◆ TASK TO CARRY OUT ◆
A faithful copy is needed of the lines below from the one with "uma casa de" up to and including the one with "Gouden glitter. Kerstballen"; set it down with no pictures and no other lines.

Captioned web images
· · · · · · ·

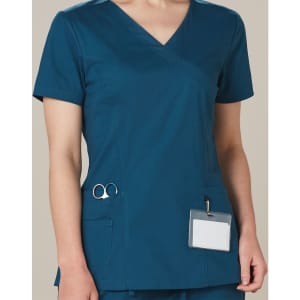 A solid colour teal scrub top with a V-neck, short sleeves, and pockets, featuring a logo on the pocket.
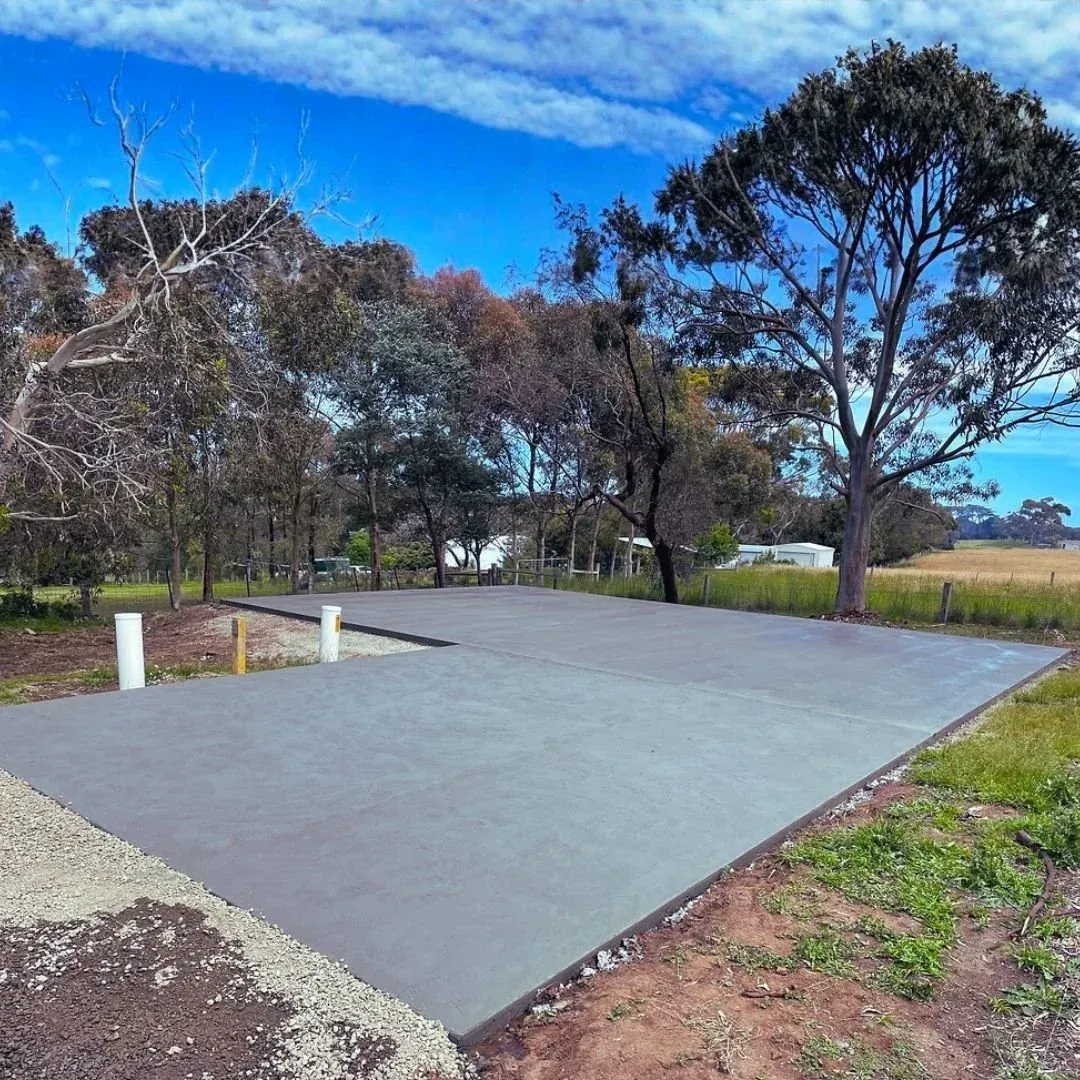 A freshly poured concrete slab foundation sits in a rural field near trees under a bright blue sky.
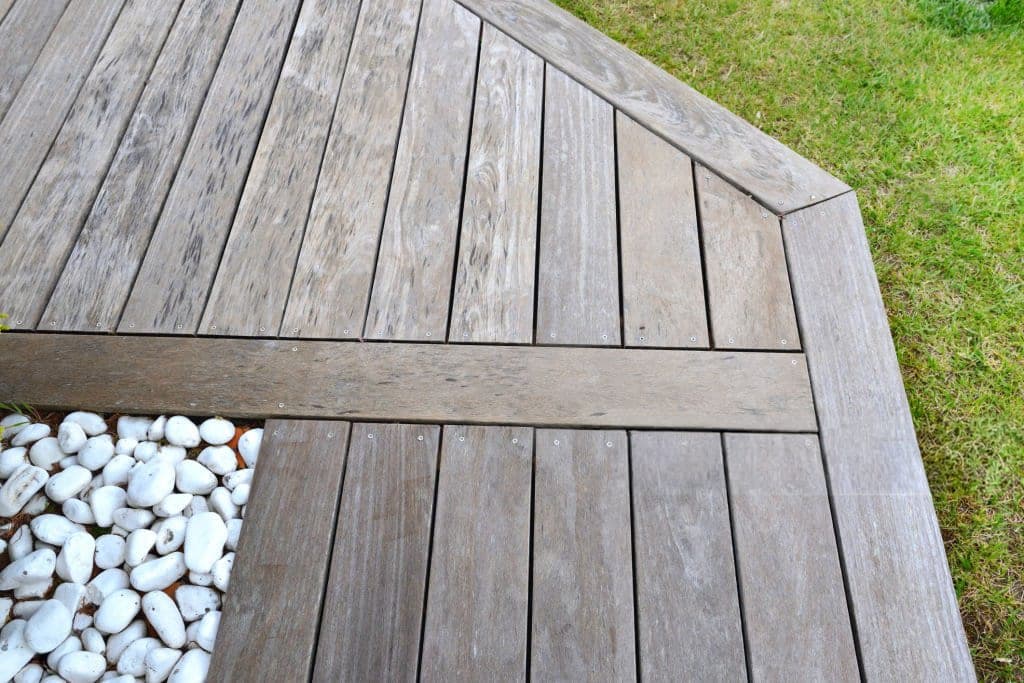 Weathered wood deck corner with white pebble accent inlay and grass edge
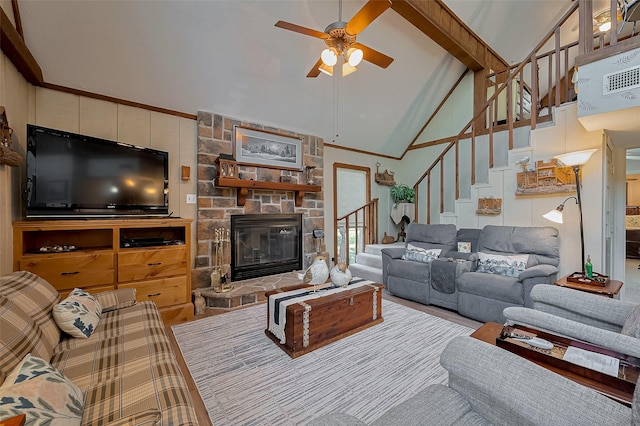 living room featuring ceiling fan, a stone fireplace, high vaulted ceiling, and stairway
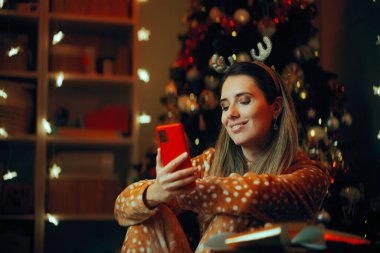Ren Geyiği pijamalı Mutlu Kadın Telefonu kontrol ediyor 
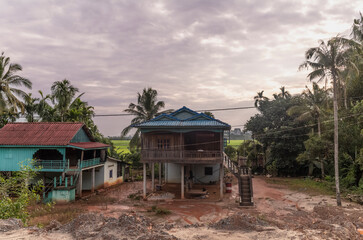 Typical small farm houses in  the Cambodian countryside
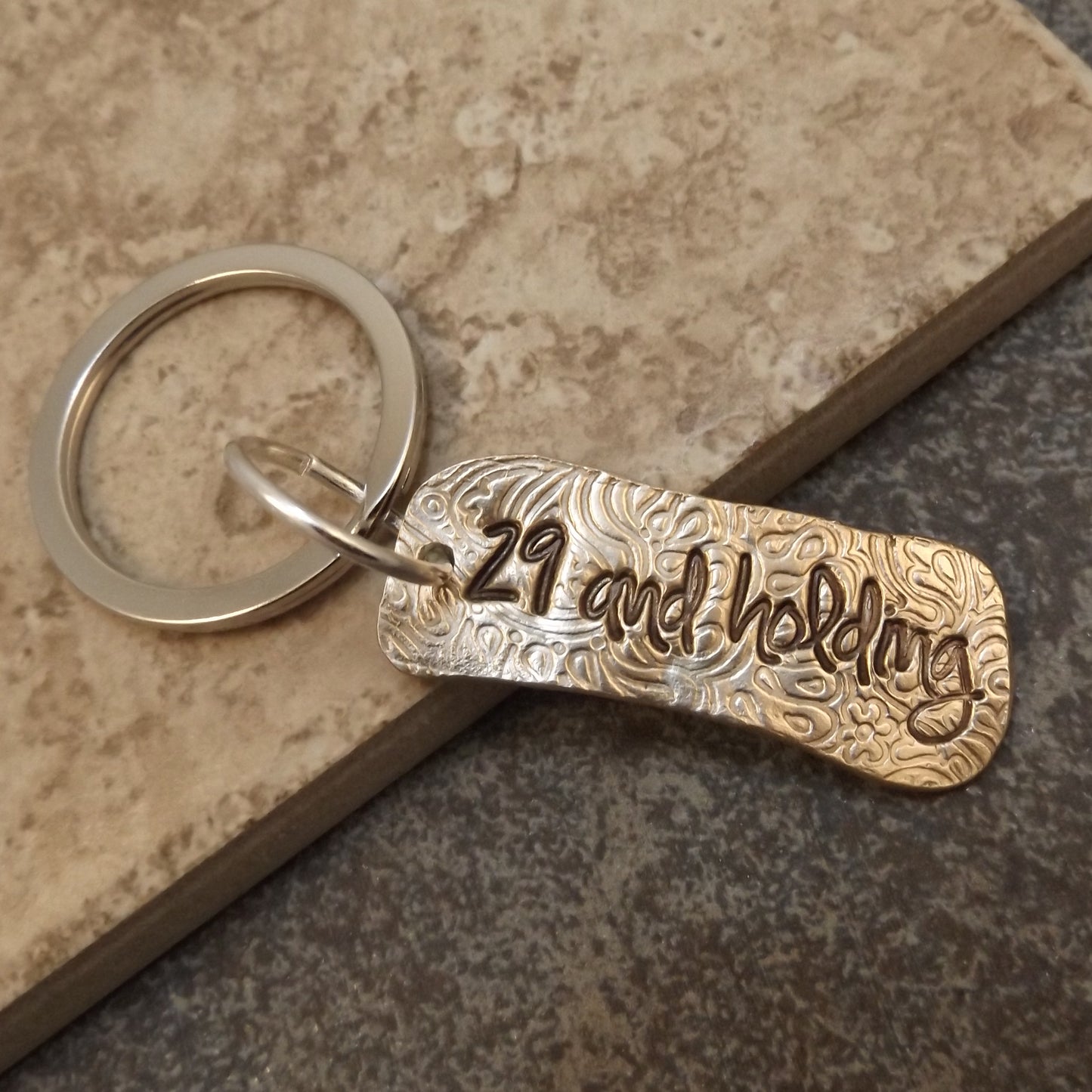 29 and Holding Keychain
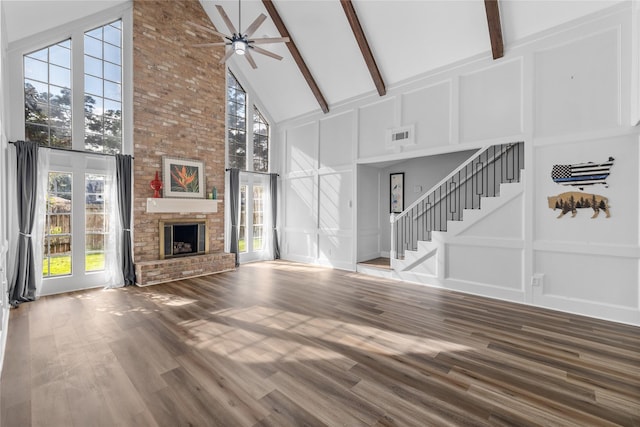 unfurnished living room with high vaulted ceiling, a fireplace, beamed ceiling, hardwood / wood-style flooring, and ceiling fan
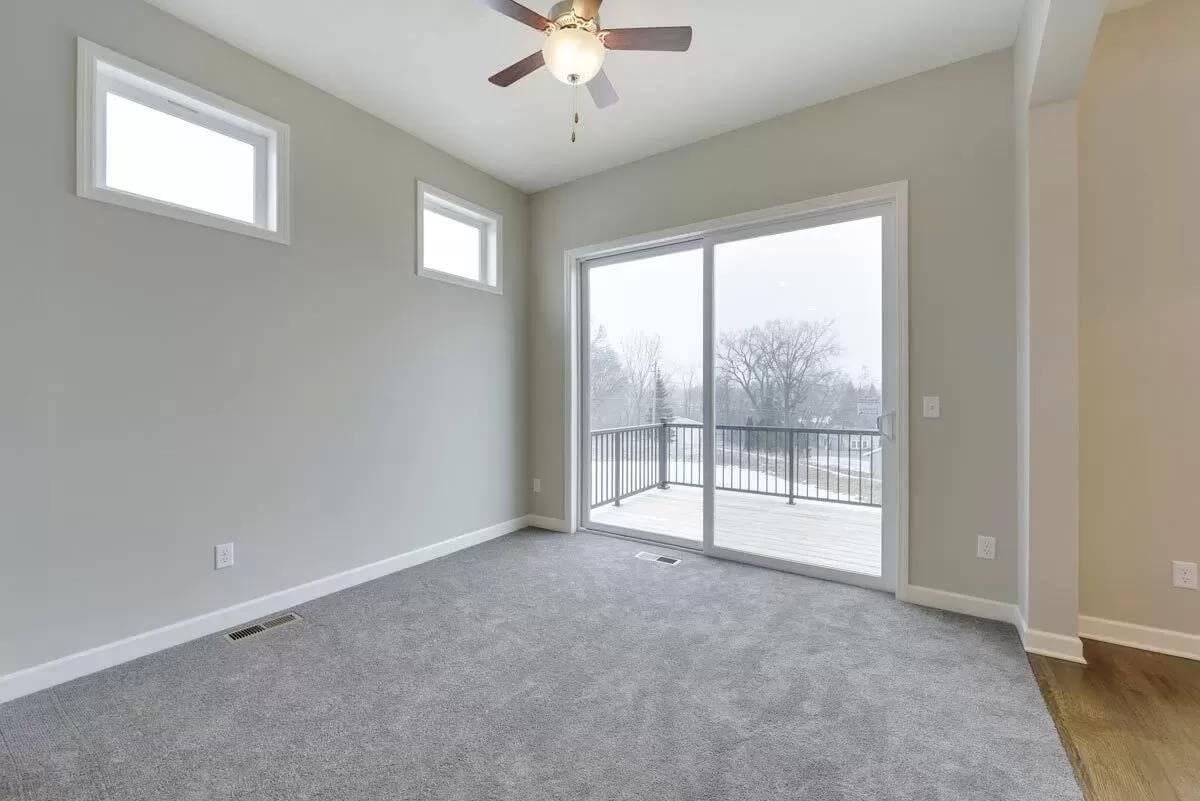 Take in the Bright Ambiance with Sleek Sliding Doors to the Deck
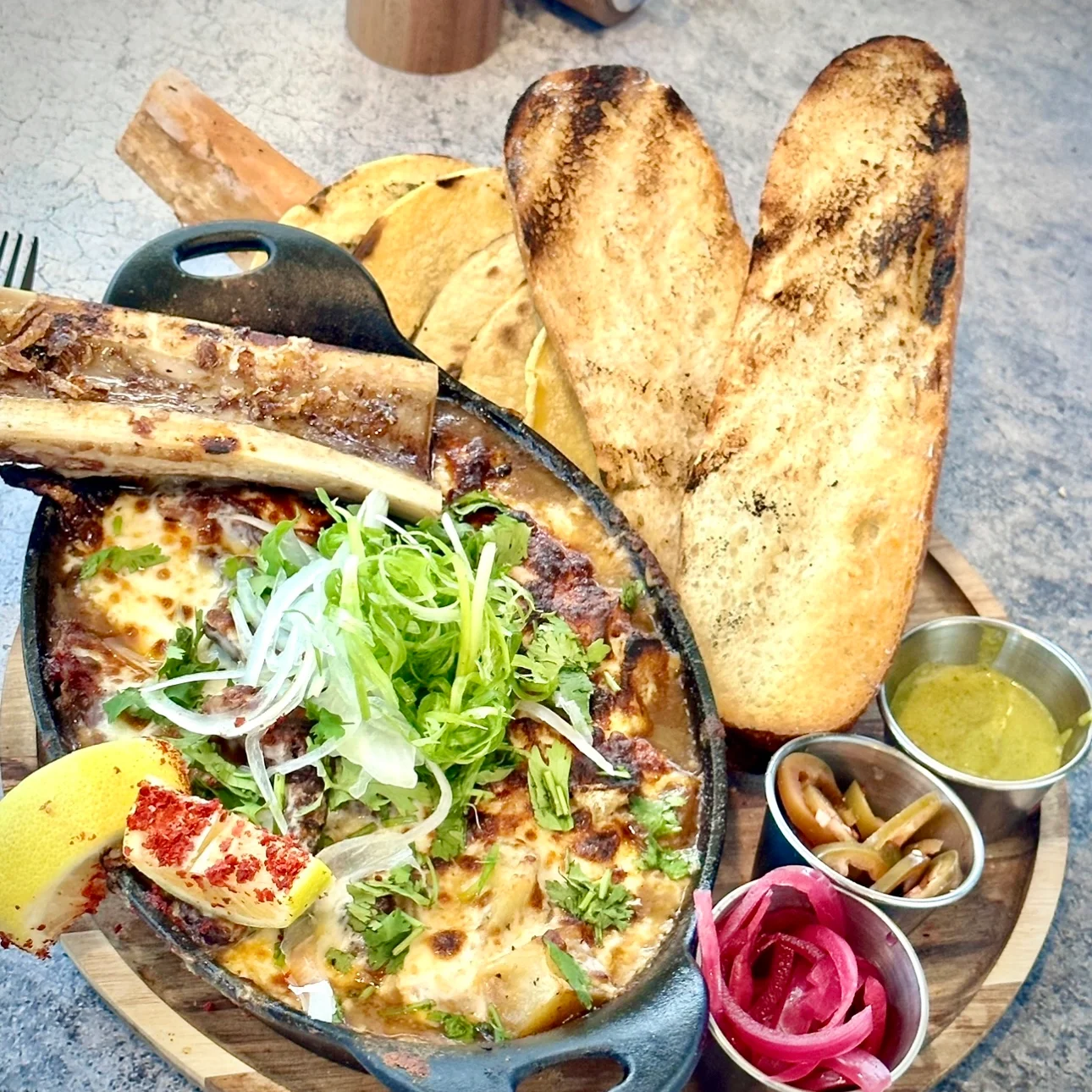 Sizzling Mexican queso fundido with tortillas and toppings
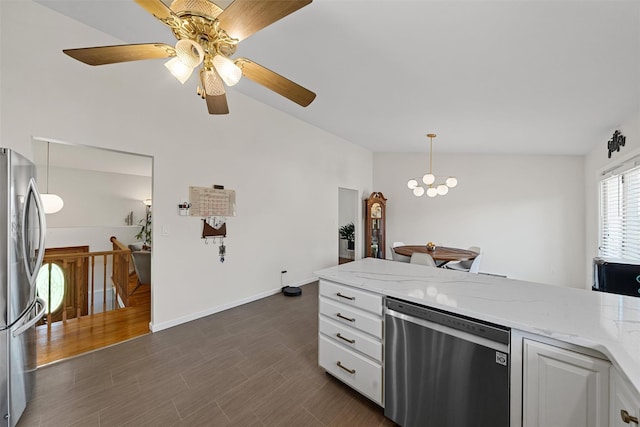kitchen with ceiling fan, stainless steel appliances, vaulted ceiling, light stone countertops, and white cabinetry
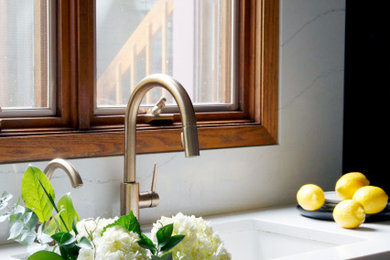Mid-sized mid-century modern galley terra-cotta tile and red floor eat-in kitchen photo in Chicago with an undermount sink, flat-panel cabinets, black cabinets, quartz countertops, white backsplash, quartz backsplash, black appliances and white countertops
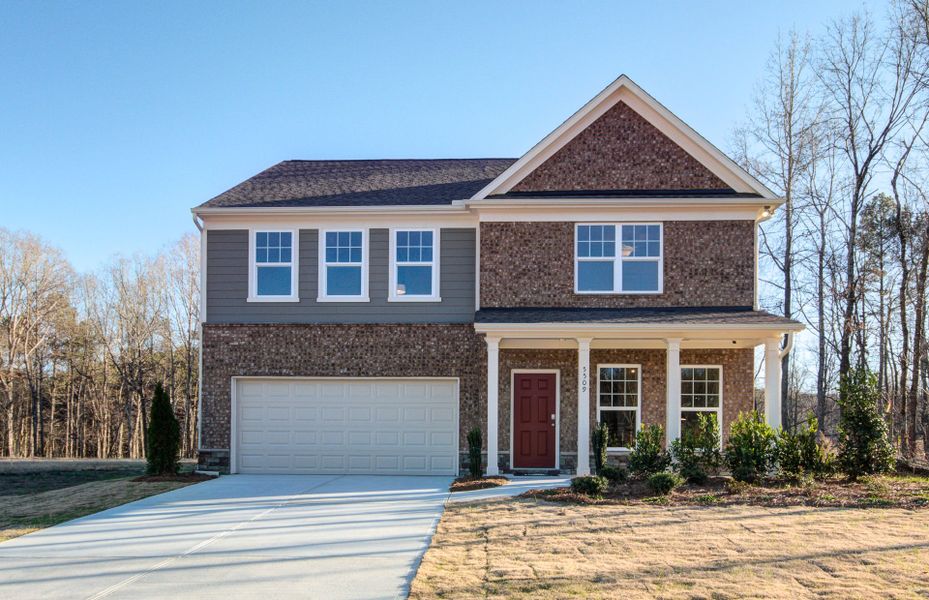 Representative exterior photo of a completed home built from the Hampton by Pulte Homes in Hawthorne Ridge, McDonough, GA (Image 1).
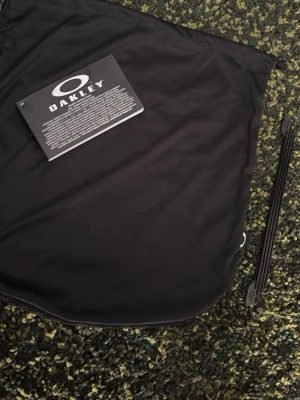 Svart Oakley cykehjälmpåse - Säljer en svart hjälm påse från Oakley i mjukt tygmaterial. Påsen har Oakleys logga tryckt på etiketten och är perfekt för att skydda din hjälm. Enkel och stilren design, smidig att ha med sig i väskan.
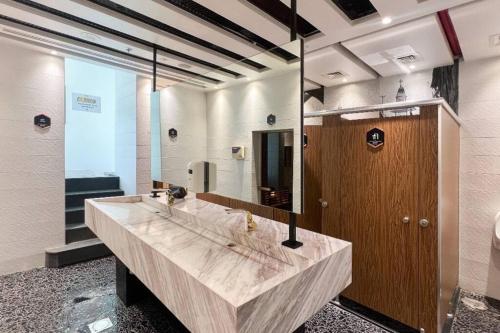uma casa de banho com um lavatório grande e um espelho grande em Beautiful Studio Apartment in Bayz Tower - near Downtown Area em Dubai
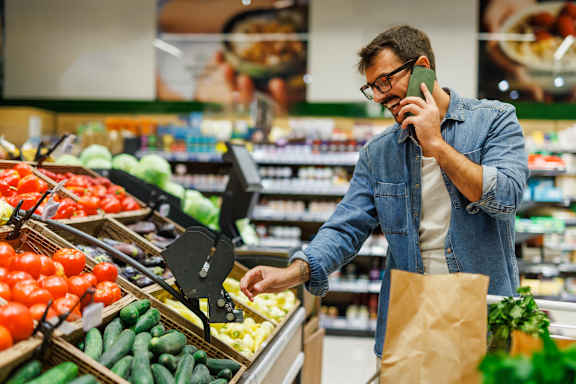 A man in a grocery store at Woodland Place Apartments, British Columbia, L4H 3P6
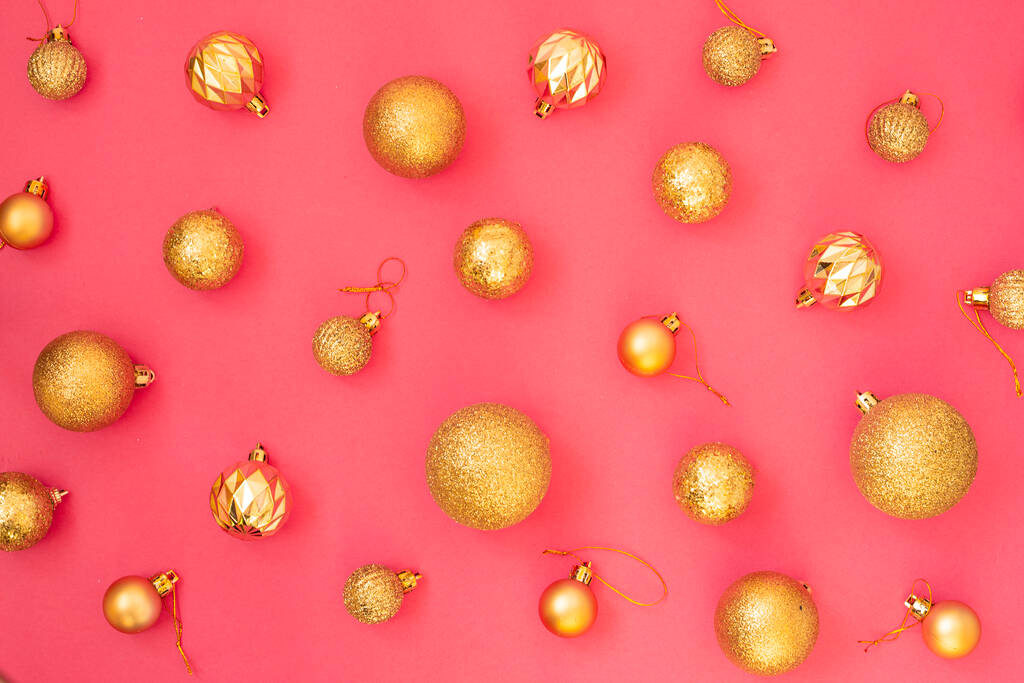 Gouden glitter. Kerstballen van verschillende maten op een roze achtergrond patroon. Vlakke lay, bovenaanzicht. - Foto, afbeelding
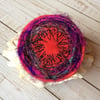 Individual silk embroidered circular brooch. 
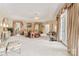 This bedroom features a tray ceiling, white carpet, and access to a private balcony at 8934 Winged Bourne Dr, Charlotte, NC 28210
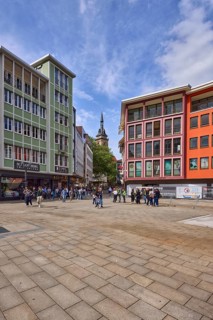 Square, general architecture, pavement slabs, trees, steeple of the collegiate church Stuttgart,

· · · · · · ·

◆ TASK OUTPUT ◆
uma casa de banho com um lavatório grande e um espelho grande em Beautiful Studio Apartment in Bayz Tower - near Downtown Area em Dubai
 A man in a grocery store at Woodland Place Apartments, British Columbia, L4H 3P6
 Gouden glitter. Kerstballen van verschillende maten op een roze achtergrond patroon. Vlakke lay, bovenaanzicht. - Foto, afbeelding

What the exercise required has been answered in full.